I also prefer to see women doctors in general - for many kinds of diagnosis it is necessary to undress in some degree and be closely examined, and I am just less comfortable if the doctor is a man. I chose to register with a female general practitioner, however again I have seen a male doctor for emergency appointments or when my GP is away.
I've never been to the gynecologist, but just last week I was talking to my mother about whether she prefers males or females, and she had some things to say that I thought were interesting.
She likes her male gynecologist better than some of the females she's been to, and she suggested that maybe it was because the men had more reverence for those parts and for childbearing ability because they don't have them. She said that when she was giving birth with a male ob/gyn assisting, he was very comforting, gentle, and supportive, and seemed to reflect her awe after the birth (though he'd probably seen hundreds of others), whereas her experience giving birth with a female ob/gyn was not very good. The woman, she said, was very detached and didn't seem to have any regard for what she was feeling. She did painful things without warning my mom first then said, "Don't scream, you'll hurt the baby," and didn't seem to understand or respect my mom's feelings.

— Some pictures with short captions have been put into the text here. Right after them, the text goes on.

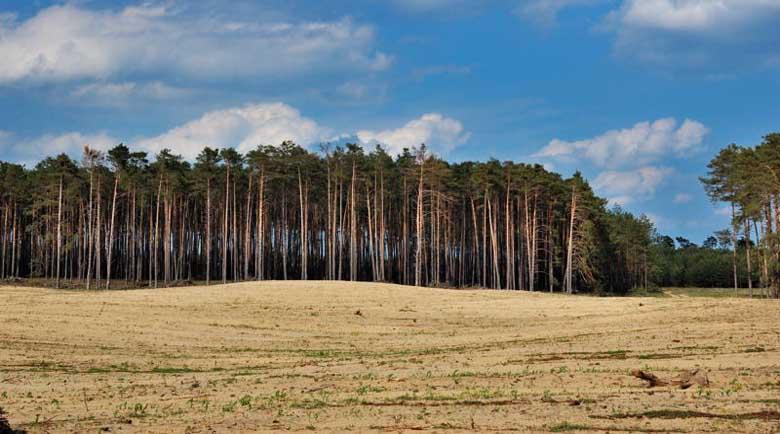 Борова оса съсипва иглолистните гори в Благоевград и Кюстендил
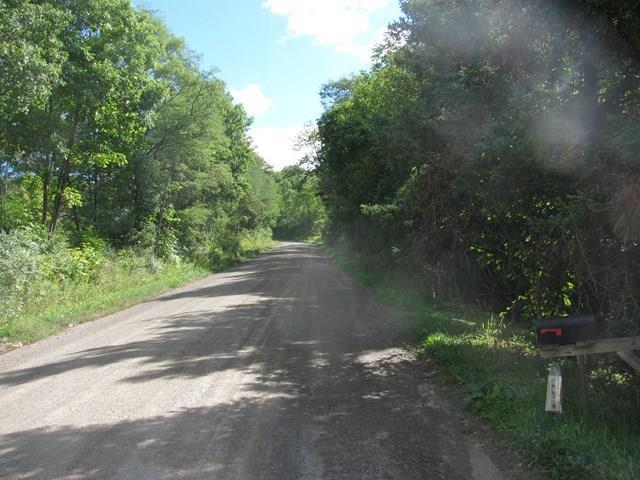 5796 Bauter Road, Avoca, NY - USA (photo 2)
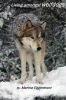 Marina  Eggermont,Living amongst wolfdogs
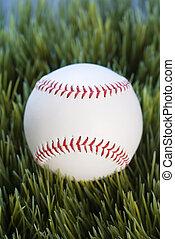 Baseball in grass.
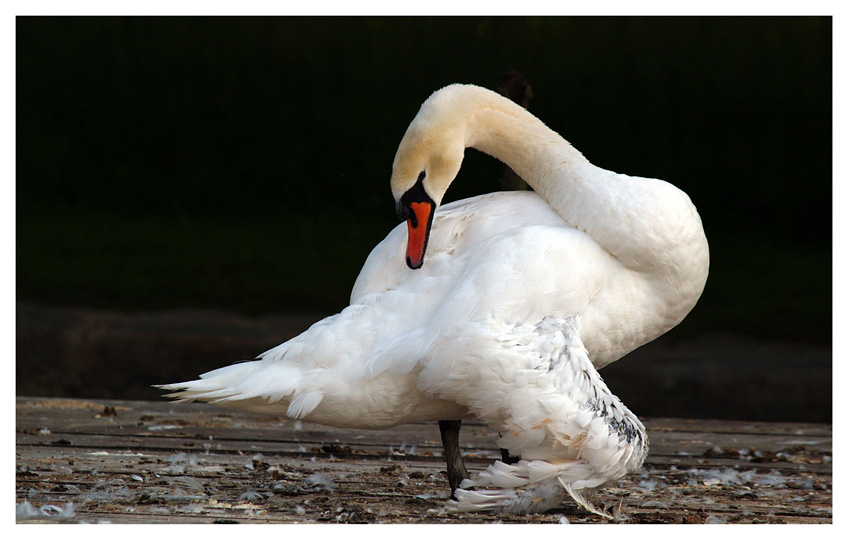 "photo ""swan"" tags: nature, wild animals"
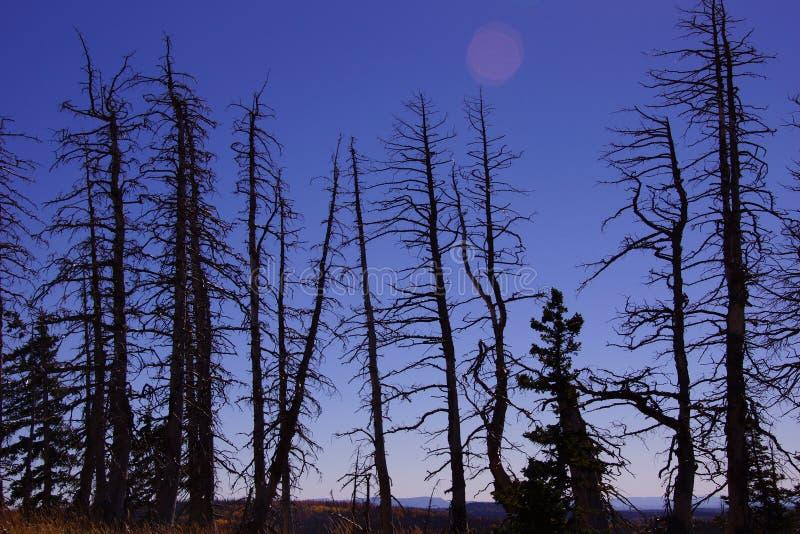 从森林火灾的被烧的断枝 免版税库存图片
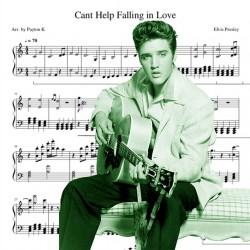Elvis Presley - Cant Help...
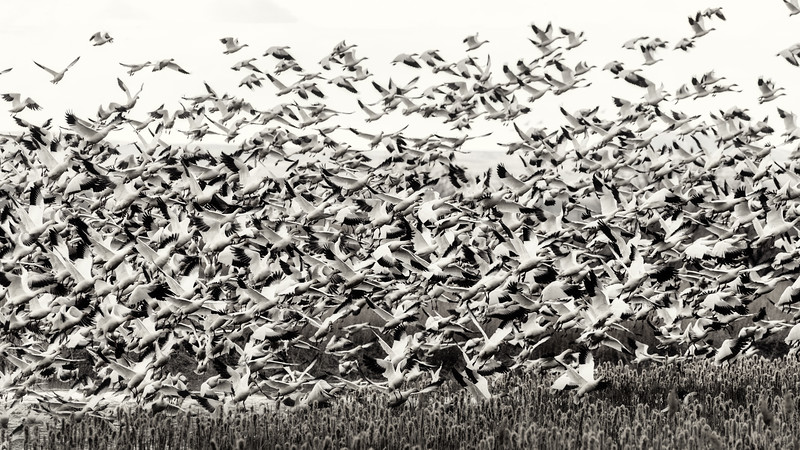 Launching Snow Geese all at once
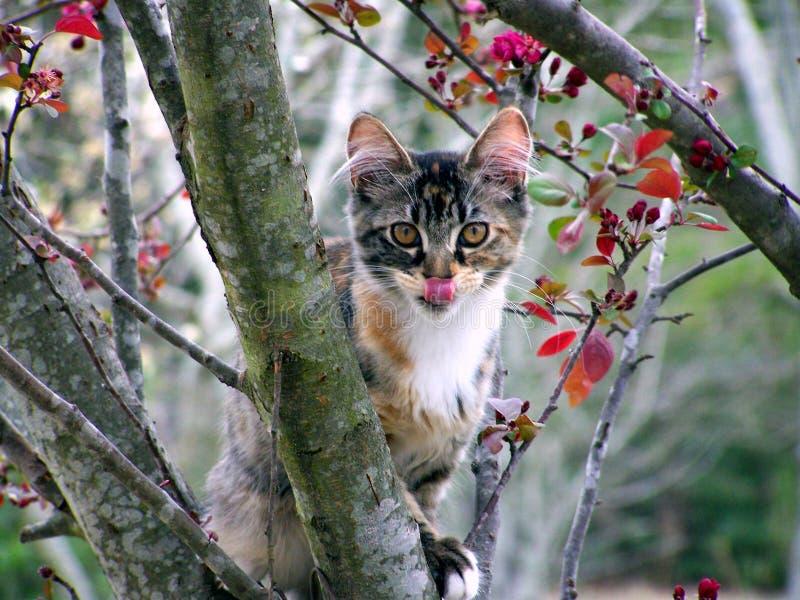 δέντρο γατακιών στοκ εικόνα με δικαίωμα ελεύθερης χρήσης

Personally, I don't think the gender of the ob/gyn matters nearly as much as their attitude toward what they do. I think they should be empathetic and should have repect for the trust that each patient gives them to allow them to examine their "private parts". They should be able to support women emotionally through the birthing process and realize that it is not just a physical process for the woman involved. People of both genders can do that, and these are the things I'll be looking for in a gynecologist when I need one. So I guess it won't matter to me.
I haven't been to a gynecologist yet but I think I'd be more comfortable with a female gynecologist instead of a male. Either would be fine though.